If you haven’t heard the pack of hard-hitting bands from independent label Run For Cover Records yet, well, you’ve missed a tonne of potential. Michigan’s Citizen are just one of many to grace the roster of the American label and release a record that oozes musical ability, simply titled ‘Youth’.
Lumped in with the likes of Brand New and Basement, Citizen have been confusing music enthusiasts as to where exactly they fit on the genre scale. Emo? Pop-punk? Or simply punk? The truth is, Citizen don’t particularly need a genre to express their stripped down, emotional, angst-ridden musical direction.
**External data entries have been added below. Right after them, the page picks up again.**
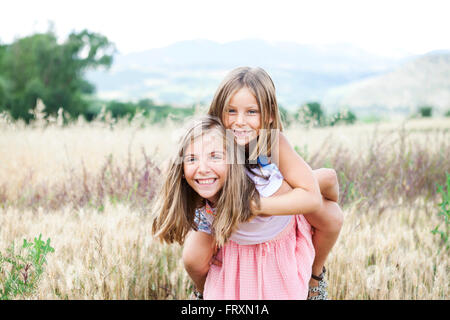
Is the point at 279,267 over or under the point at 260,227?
under

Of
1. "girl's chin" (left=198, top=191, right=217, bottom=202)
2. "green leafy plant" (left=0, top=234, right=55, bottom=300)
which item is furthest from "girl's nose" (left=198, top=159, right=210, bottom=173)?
"green leafy plant" (left=0, top=234, right=55, bottom=300)

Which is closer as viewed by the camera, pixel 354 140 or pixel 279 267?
pixel 279 267

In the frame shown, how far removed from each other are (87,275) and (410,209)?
2.85 meters

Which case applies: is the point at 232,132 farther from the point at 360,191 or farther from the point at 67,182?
the point at 67,182

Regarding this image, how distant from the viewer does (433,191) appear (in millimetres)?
4480

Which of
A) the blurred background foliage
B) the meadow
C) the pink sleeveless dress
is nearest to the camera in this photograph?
the pink sleeveless dress

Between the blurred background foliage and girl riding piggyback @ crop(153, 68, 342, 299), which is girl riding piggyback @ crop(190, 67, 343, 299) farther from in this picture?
the blurred background foliage

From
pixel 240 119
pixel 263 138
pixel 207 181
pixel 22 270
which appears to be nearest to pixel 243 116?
pixel 240 119

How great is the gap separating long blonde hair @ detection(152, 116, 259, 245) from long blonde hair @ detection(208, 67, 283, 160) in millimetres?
107

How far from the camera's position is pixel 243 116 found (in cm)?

Like many great records, ‘Youth’ takes its time to express itself. Rather than hitting home with track after track of forthright rock music, we’re subjected to a more subtle and candid exposure to the ethos that lies behind ‘Youth’. Gentle, visceral vocals are supported by urgent guitars as ‘Roam The Room’ gives Citizen their first exposure and, subsequently, our first taste of what is yet to come.
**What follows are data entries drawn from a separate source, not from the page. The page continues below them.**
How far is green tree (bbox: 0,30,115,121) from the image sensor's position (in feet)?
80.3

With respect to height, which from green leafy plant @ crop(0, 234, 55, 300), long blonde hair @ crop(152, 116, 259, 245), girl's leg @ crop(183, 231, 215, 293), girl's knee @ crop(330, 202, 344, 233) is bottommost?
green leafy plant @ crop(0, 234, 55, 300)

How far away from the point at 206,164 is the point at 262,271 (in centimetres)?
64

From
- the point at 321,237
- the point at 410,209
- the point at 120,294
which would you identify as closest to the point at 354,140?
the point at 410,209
The constant sharpness of Mat Kerekes‘ vocal delivery allows Citizen to be punctual and critical throughout this record. Tracks such as the ever so inviting ‘Figure You Out’ and the hauntingly lonely ‘The Night I Drove Alone’, which hits home with the repetitive declaration: “And I should’ve crashed the car / When I was all alone / Escaped from all I know”. But, that’s how Citizen work: simple and precise.
It’s not boring, and it’s not basic to the point of parody. It’s simple and effective. The effective use of straight-to-the-point lyrics allow Citizen to be clear and candid with their message. For instance, the pressing question in ‘Sleep’: “Do you sleep anymore?”, or the rallying chorus of ‘Sick And Impatient’, which is sure to be a hit at shows, “I got, I got sick / I got sick and impatient”. Sure, there’s nothing profound here. There’s no elaborate metaphor or simile. It’s a clear message that hits home perfectly and precisely.
For Citizen, the effect of the message is everything. Delivering the message via lyrics, melody and vocal delivery is important. But, sometimes it’s easy to forget that there is a whole band here. The guitars are whole heartedly behind the sharp delivery of ‘Youth’. Whether it’s the sombre melody of ‘The Night I Drove Alone’ or the catchy lick in ‘Your Head Got Misplaced’, the guitar work here is not to be disregarded.
There’s no catch here. Everything that’s on display on ‘Youth’ is calculated. Citizen are a band that have a lot to say in such a short time frame and they wish to be heard. If you don’t want to listen, then you will be made to. If you want to listen, then you will be informed. There is no in between.